Recorded data.
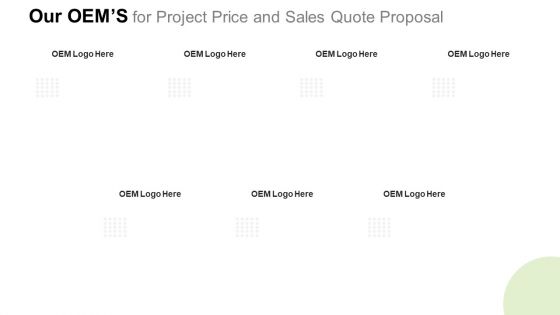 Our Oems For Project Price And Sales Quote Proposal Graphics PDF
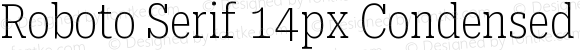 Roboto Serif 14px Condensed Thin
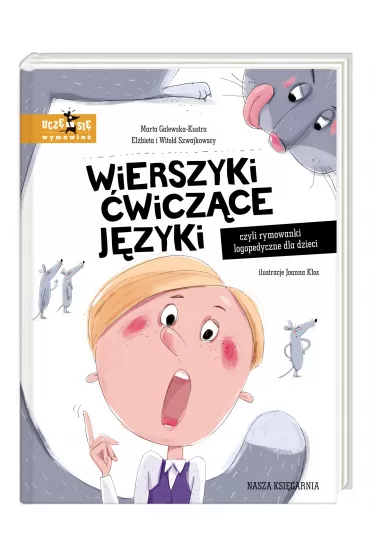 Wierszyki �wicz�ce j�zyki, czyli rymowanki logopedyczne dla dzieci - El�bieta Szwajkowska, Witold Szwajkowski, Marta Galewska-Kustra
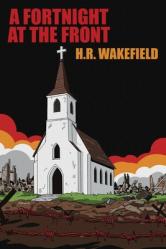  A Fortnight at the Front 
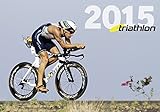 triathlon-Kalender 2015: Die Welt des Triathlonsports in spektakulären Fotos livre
...
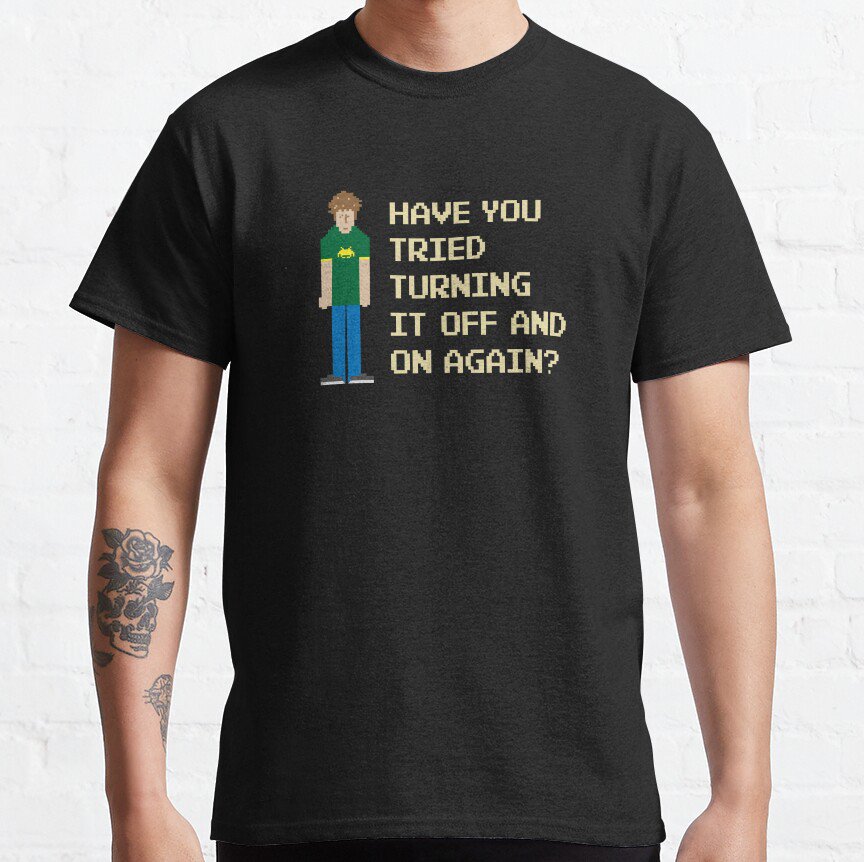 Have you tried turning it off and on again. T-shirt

Task to carry out.
From the records above, copy only the lines running from the line holding "Roboto Serif 14px Condensed Thin" through the line holding "triathlon-Kalender 2015: Die", with no pictures.

Exercise result.
 Roboto Serif 14px Condensed Thin
 Wierszyki �wicz�ce j�zyki, czyli rymowanki logopedyczne dla dzieci - El�bieta Szwajkowska, Witold Szwajkowski, Marta Galewska-Kustra
  A Fortnight at the Front 
 triathlon-Kalender 2015: Die Welt des Triathlonsports in spektakulären Fotos livre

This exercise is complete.